Ce jeudi, à 13h24 (heure française), Florian Gueguen et Raphaël Auffret ont franchi la ligne d’arrivée de la 14e Transat Jacques Vabre Normandie Le Havre, bouclant ainsi les 4 350 milles du parcours en 21e position dans la catégorie des Class40, après un peu plus de 25 jours de mer. Le contrat est donc rempli pour les deux co-skippers d’Equipe Voile Parkinson qui avaient pour principaux objectifs de rallier le Brésil et d’engranger un maximum d’expérience. Et quelle expérience ! Une sortie de Manche express, beaucoup de près, un Pot-au-Noir redoutable, des alizés pas toujours bien établis et même des petits pépins techniques auxquels il a fallu trouver des solutions… Les deux Cancalais, qui sont un peu passés par toutes les couleurs pendant leur course, ont tout donné et fait au mieux avec leurs moyens.

« On arrive un peu sonné car on n’a quasiment pas dormi lors des dernières 24 heures à cause des conditions. Un coup c’était fort et un coup il n’y avait plus rien, avec des bascules montreuses allant jusqu’à 50°. On a manœuvré constamment et pour couronner le tout, le vent est complètement tombé à 20 milles de la marque située à l’entrée de la baie de Salvador de Bahia. On savait qu’on aurait de la molle pour finir, mais ça a quand même fini de nous achever », a commenté Florian Gueguen, à la fois soulagé et heureux d’arriver. Fier aussi d’avoir réussi à boucler le parcours de cette fameuse Transat Jacques Vabre réputé exigeant. « Grosso modo, en dehors de la météo et hormis notre souci d’hydro-générateur, qui n’était cependant pas un problème majeur, on n’a pas eu beaucoup de soucis sur le bateau. On a réussi notre pari d’aller au bout et au final, on a fait une belle traversée en faisant du mieux qu’on pouvait, avec le bateau qu’on avait », a ajouté le skipper d’Equipe Voile Parkinson qui a naturellement engrangé énormément d’expérience lors de ces trois dernières semaines.

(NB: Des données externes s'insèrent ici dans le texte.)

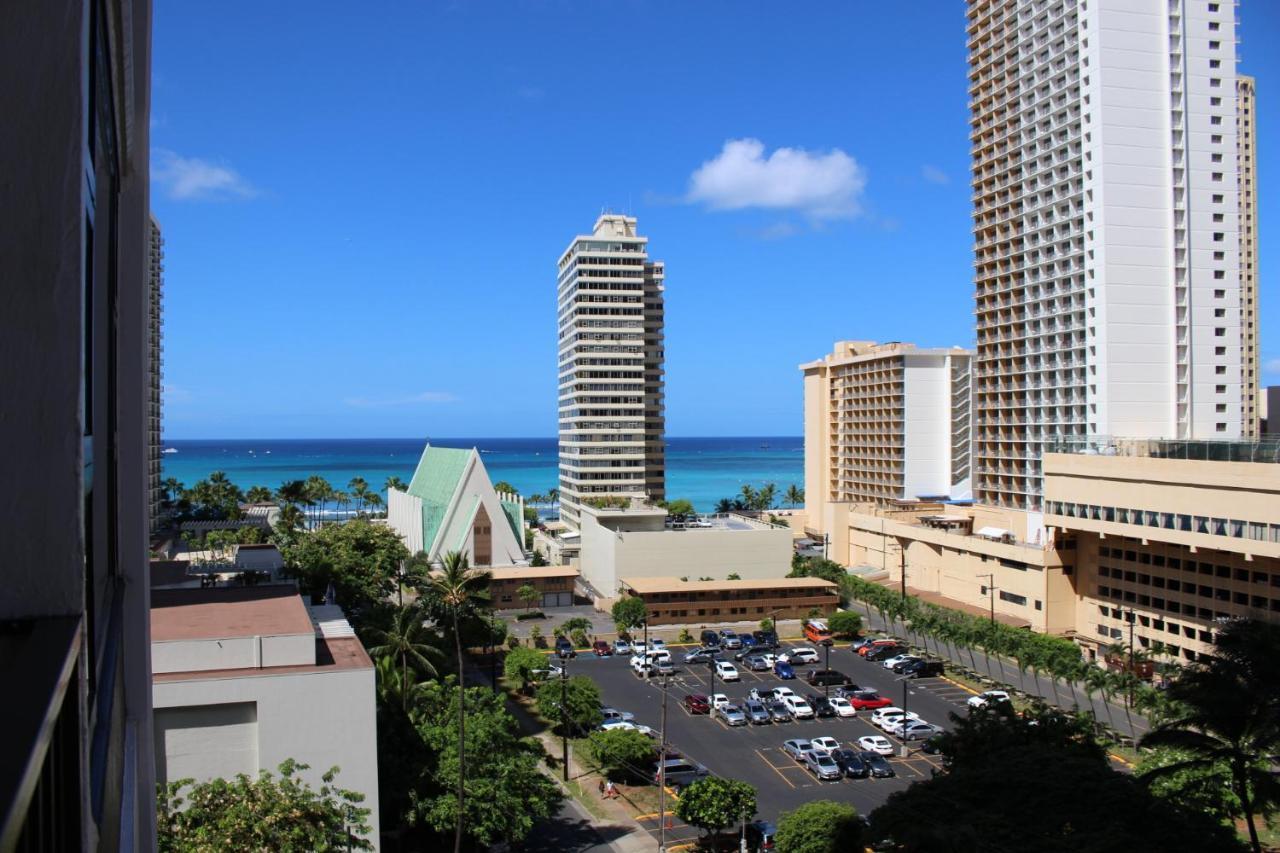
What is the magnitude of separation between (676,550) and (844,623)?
12.1m

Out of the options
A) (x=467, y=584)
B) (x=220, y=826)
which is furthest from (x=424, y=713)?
(x=220, y=826)

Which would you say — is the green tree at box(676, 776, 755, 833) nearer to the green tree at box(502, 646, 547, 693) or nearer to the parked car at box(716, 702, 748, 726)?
the parked car at box(716, 702, 748, 726)

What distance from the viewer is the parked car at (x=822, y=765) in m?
29.5

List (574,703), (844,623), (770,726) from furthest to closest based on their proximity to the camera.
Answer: (844,623), (770,726), (574,703)

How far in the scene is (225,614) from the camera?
22266 millimetres

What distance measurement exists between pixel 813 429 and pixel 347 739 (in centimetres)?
6511

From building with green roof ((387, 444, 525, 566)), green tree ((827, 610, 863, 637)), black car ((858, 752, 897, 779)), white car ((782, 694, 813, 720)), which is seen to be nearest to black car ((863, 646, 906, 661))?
green tree ((827, 610, 863, 637))

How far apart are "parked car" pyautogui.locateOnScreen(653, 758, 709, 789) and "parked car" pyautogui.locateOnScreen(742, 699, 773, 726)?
207 inches

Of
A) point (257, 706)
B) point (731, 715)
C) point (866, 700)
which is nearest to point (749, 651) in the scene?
point (866, 700)

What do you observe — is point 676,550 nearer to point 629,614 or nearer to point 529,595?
point 629,614

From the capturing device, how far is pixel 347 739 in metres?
19.6

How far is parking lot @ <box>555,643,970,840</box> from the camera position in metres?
28.6

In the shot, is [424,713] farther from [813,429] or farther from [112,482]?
[813,429]

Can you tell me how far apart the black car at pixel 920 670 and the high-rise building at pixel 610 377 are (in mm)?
35431
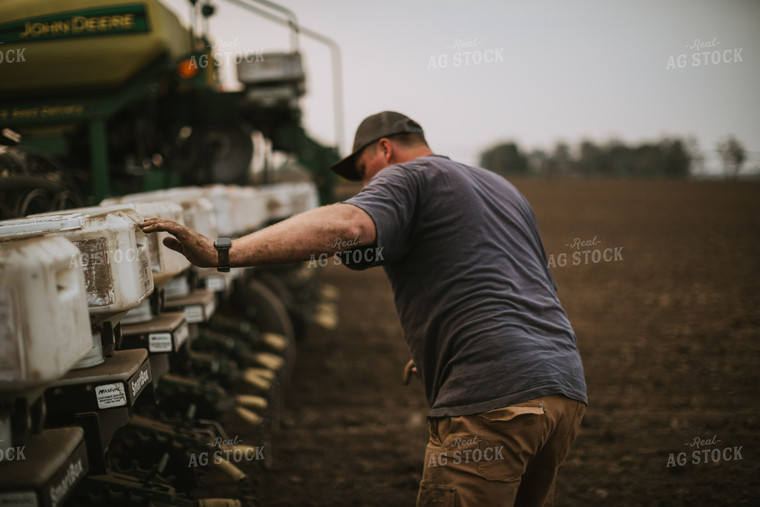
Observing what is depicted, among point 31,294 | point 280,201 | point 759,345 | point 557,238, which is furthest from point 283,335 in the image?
point 557,238

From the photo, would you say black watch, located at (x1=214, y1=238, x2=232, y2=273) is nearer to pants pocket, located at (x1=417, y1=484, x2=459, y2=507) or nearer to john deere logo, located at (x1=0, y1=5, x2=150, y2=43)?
pants pocket, located at (x1=417, y1=484, x2=459, y2=507)

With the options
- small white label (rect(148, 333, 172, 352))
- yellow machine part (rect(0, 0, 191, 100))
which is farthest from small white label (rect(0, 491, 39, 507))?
yellow machine part (rect(0, 0, 191, 100))

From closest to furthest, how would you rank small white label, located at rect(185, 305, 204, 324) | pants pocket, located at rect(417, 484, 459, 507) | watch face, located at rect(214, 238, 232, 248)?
watch face, located at rect(214, 238, 232, 248) < pants pocket, located at rect(417, 484, 459, 507) < small white label, located at rect(185, 305, 204, 324)

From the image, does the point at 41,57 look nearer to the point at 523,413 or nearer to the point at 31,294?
the point at 31,294

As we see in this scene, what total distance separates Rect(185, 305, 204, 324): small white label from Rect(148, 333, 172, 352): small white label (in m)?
0.50

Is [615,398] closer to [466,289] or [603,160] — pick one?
[466,289]

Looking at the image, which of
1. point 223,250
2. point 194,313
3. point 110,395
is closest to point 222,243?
point 223,250

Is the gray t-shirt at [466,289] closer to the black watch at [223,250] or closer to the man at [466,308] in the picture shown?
the man at [466,308]

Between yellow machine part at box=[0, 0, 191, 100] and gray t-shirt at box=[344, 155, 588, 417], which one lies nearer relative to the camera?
gray t-shirt at box=[344, 155, 588, 417]

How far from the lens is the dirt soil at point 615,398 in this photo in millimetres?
3484

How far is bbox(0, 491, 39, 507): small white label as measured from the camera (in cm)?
134

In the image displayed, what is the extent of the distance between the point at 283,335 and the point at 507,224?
9.89 feet

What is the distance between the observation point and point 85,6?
15.7 ft

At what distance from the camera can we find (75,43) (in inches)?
187
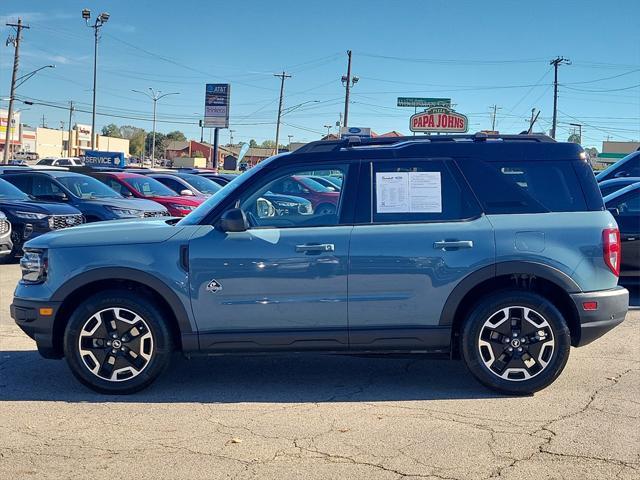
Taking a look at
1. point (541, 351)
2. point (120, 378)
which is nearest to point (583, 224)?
point (541, 351)

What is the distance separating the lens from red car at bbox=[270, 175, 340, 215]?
5.42m

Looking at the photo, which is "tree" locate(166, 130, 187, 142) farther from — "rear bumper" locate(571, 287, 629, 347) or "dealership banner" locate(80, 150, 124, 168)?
"rear bumper" locate(571, 287, 629, 347)

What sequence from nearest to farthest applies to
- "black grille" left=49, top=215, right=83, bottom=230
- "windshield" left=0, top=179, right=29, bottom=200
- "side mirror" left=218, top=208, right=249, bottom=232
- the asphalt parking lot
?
1. the asphalt parking lot
2. "side mirror" left=218, top=208, right=249, bottom=232
3. "black grille" left=49, top=215, right=83, bottom=230
4. "windshield" left=0, top=179, right=29, bottom=200

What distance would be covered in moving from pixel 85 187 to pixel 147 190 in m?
2.37

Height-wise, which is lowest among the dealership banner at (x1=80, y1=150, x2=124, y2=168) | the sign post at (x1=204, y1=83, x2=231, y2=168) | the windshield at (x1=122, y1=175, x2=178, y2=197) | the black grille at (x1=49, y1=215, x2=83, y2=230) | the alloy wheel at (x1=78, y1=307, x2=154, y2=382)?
the alloy wheel at (x1=78, y1=307, x2=154, y2=382)

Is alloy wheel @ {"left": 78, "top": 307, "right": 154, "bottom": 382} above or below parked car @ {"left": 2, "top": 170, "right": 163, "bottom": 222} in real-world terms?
below

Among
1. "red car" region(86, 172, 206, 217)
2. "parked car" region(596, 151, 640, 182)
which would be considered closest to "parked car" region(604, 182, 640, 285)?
"parked car" region(596, 151, 640, 182)

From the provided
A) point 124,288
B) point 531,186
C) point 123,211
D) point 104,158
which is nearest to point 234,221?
point 124,288

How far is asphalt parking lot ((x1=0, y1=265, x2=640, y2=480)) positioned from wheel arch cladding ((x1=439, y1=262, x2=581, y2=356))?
55cm

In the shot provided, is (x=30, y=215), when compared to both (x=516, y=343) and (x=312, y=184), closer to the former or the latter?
(x=312, y=184)

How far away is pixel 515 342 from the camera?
5.27 m

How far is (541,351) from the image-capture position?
5.26 meters

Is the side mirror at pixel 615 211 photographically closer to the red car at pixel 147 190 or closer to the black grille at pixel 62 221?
the black grille at pixel 62 221

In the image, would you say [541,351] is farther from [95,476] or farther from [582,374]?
[95,476]
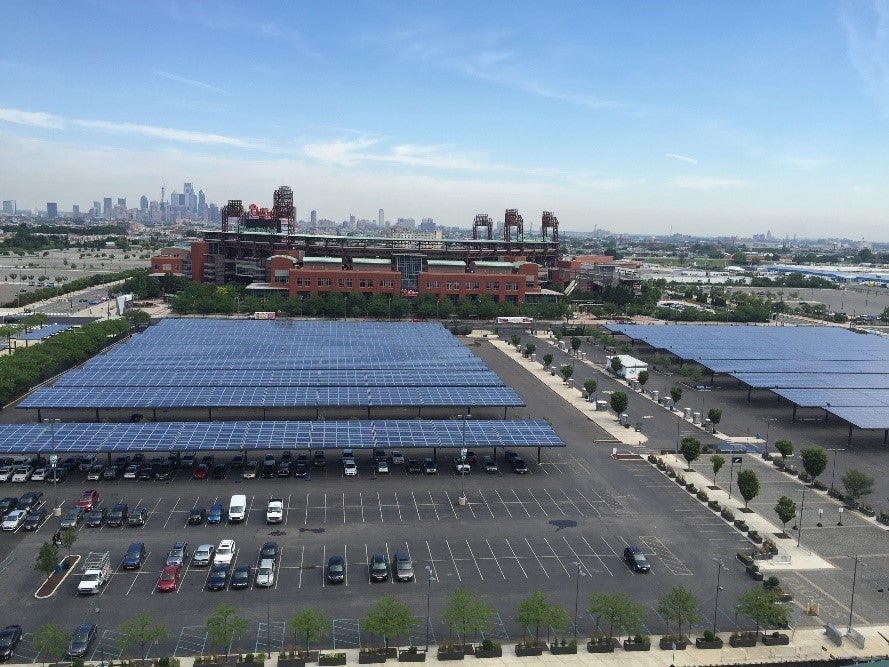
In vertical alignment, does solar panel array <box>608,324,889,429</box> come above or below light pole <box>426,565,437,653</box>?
above

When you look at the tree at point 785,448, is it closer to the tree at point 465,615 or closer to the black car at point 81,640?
the tree at point 465,615

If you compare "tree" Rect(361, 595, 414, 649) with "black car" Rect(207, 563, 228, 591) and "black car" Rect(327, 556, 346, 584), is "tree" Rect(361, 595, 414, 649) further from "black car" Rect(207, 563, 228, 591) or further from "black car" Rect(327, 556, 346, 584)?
"black car" Rect(207, 563, 228, 591)

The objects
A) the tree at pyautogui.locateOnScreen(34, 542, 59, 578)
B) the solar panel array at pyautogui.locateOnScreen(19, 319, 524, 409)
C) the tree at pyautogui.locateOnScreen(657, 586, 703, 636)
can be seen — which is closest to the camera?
the tree at pyautogui.locateOnScreen(657, 586, 703, 636)

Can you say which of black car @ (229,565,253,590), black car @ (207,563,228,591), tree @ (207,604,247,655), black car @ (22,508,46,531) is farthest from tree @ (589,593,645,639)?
black car @ (22,508,46,531)

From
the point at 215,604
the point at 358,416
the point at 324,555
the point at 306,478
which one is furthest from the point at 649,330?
the point at 215,604

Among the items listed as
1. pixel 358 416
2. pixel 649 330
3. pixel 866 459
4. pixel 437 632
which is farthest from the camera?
pixel 649 330

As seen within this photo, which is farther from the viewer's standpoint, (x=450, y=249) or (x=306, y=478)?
(x=450, y=249)

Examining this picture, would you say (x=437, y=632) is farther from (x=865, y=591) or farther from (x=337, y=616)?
(x=865, y=591)
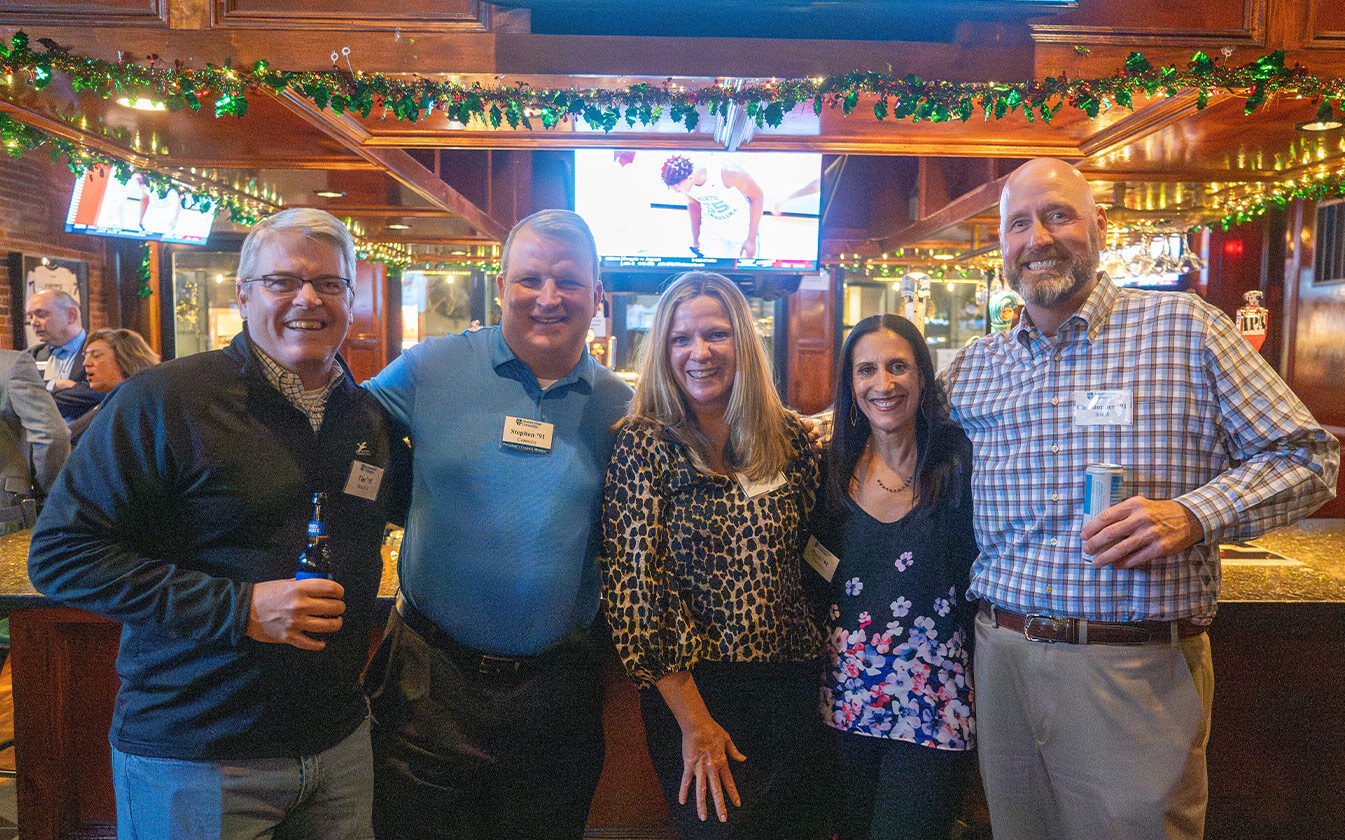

Une aventure riche et des souvenirs uniques

« J’ai vu et appris beaucoup de choses. Cette Jacques Vabre a été riche et elle restera pleine de souvenirs que Raphaël comme moi, on n’oubliera jamais. C’était déjà une grosse satisfaction d’être au départ et c’est évidemment quelque chose de vraiment génial d’être à l’arrivée. Après mon abandon sur la Route du Rhum l’an dernier, être contraint de jeter l’éponge à cause d’une avarie était clairement ce que je redoutais le plus », a commenté Florian qui a réussi à placer le curseur au bon endroit pour préserver au mieux sa monture, mais également à déjouer le gros des pièges de l’épreuve, même si la fameuse zone de convergence intertropicale ne l’a franchement pas épargné. « Ce que j’ai trouvé le plus dur sur cette transat, c’est vraiment la pétole. Psychologiquement, le fait de voir les autres avancer pendant que toi, tu restes encalminé et dans l’incompréhension, c’est vraiment dur. Avant, je préférais les petits airs mais aujourd’hui, je peux dire que je suis plus à l’aise dans une baston bien maîtrisée », a détaillé l’ex Capitaine de la bisquine La Cancalaise. Même son de cloche ou presque du côté de son acolyte. « Le Pot-au-Noir m’a sapé le moral de nombreuses fois et j’avoue que le fait de vivre dans un ascenseur émotionnel en permanence pendant quatre jours a parfois été dur à gérer », a indiqué Raphaël qui a, lui aussi, vécu l’expérience intensément et qui en tirera de nombreuses leçons. « Je reste effectivement content de ce qui a été fait et de l’aventure qui a été menée. L’expérience a été positive à 2000% », a terminé le Cancalais.